Whereas LV diameters and volumes decreased (P < 0.001) in responders, they did not change in non-responders (Table 1). Thus, the final values of LV diameters and volume indexes were significantly lower in responders than in non-responders (Table 1). In addition, LVEF increased (P < 0.001) in responders, but remained unchanged in non-responders. Therefore, final values of LVEF were higher (P < 0.001) in responders than in non-responders (Table 1).

As shown in Figure 2, whereas AnxA5 plasma levels decreased (P = 0.001) after 1 year of CRT in the responder group [final value: 11.2 ± 2.3 (95% CI: 6.4–16) ng/mL], this parameter did not change in the non-responder group [final value: 17 ± 3.1 (95% CI: 11–23) ng/mL]. There were significant differences in the final values of these parameters between the two groups of patients (P = 0.009).

Figure 2

Annexin A5 (AnxA5) plasma concentration measured at baseline and after 1 year of cardiac resynchronization therapy in responder (panel A) and non-responder (panel B) patients.
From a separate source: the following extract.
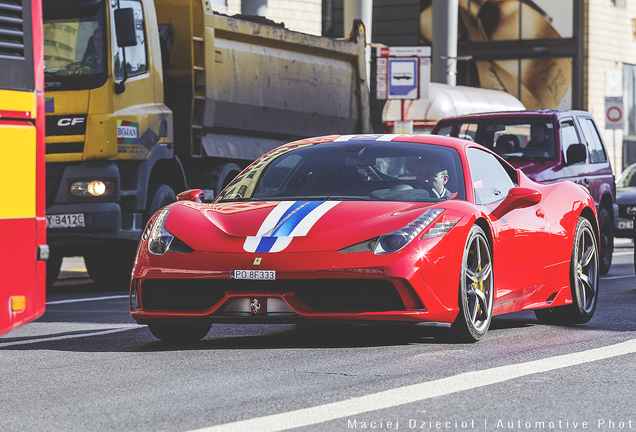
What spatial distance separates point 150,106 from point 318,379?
6932 millimetres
Bars indicate the average value of plasma AnxA5 concentration for each group.

Figure 2

Annexin A5 (AnxA5) plasma concentration measured at baseline and after 1 year of cardiac resynchronization therapy in responder (panel A) and non-responder (panel B) patients. Bars indicate the average value of plasma AnxA5 concentration for each group.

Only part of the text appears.